▶ [TO DO] Repeat every one of the following records word for word, and leave the pictures out of your answer.

(Data taken from a collection)
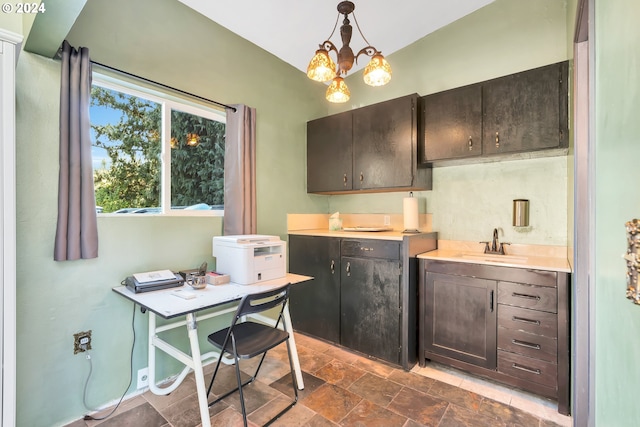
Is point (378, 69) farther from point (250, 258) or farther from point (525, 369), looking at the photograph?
point (525, 369)

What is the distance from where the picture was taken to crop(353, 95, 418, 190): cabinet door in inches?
105

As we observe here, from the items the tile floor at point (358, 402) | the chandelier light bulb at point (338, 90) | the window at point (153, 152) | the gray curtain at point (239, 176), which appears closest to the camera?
the tile floor at point (358, 402)

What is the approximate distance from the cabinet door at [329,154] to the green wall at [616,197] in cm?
222

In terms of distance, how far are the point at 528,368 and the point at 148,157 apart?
3044mm

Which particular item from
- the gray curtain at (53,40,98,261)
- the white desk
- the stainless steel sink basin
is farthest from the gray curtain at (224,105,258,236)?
the stainless steel sink basin

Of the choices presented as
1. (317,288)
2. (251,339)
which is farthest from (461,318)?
(251,339)

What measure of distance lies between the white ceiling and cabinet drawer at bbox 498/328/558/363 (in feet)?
8.85

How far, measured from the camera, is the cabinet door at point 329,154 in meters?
3.12

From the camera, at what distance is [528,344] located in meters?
2.01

▶ [EXERCISE OUTPUT]
Is point (378, 69) farther from point (250, 258) or farther from point (525, 369), looking at the photograph?
point (525, 369)

What is the distance from where the picture was taken to crop(353, 95, 418, 190): cabinet door in inches?
105

As we observe here, from the items the tile floor at point (358, 402) | the chandelier light bulb at point (338, 90) | the window at point (153, 152) | the gray curtain at point (239, 176), which appears closest to the camera?
the tile floor at point (358, 402)

What is the approximate distance from the cabinet door at [329,154] to the green wall at [616,197] in cm?
222

In terms of distance, how far are the point at 528,368 and the point at 148,157 apart?
3044mm

Which particular item from
- the gray curtain at (53,40,98,261)
- the white desk
- the stainless steel sink basin
is farthest from the gray curtain at (224,105,258,236)?
the stainless steel sink basin

Of the choices presented as
1. (317,288)
2. (251,339)
which is farthest from (461,318)?
(251,339)

What measure of distance lies between the white ceiling and cabinet drawer at bbox 498/328/558/363 (in feet)?
8.85

How far, measured from the camera, is the cabinet door at point 329,154 in meters?
3.12

From the camera, at what distance is [528,344] located in meters?
2.01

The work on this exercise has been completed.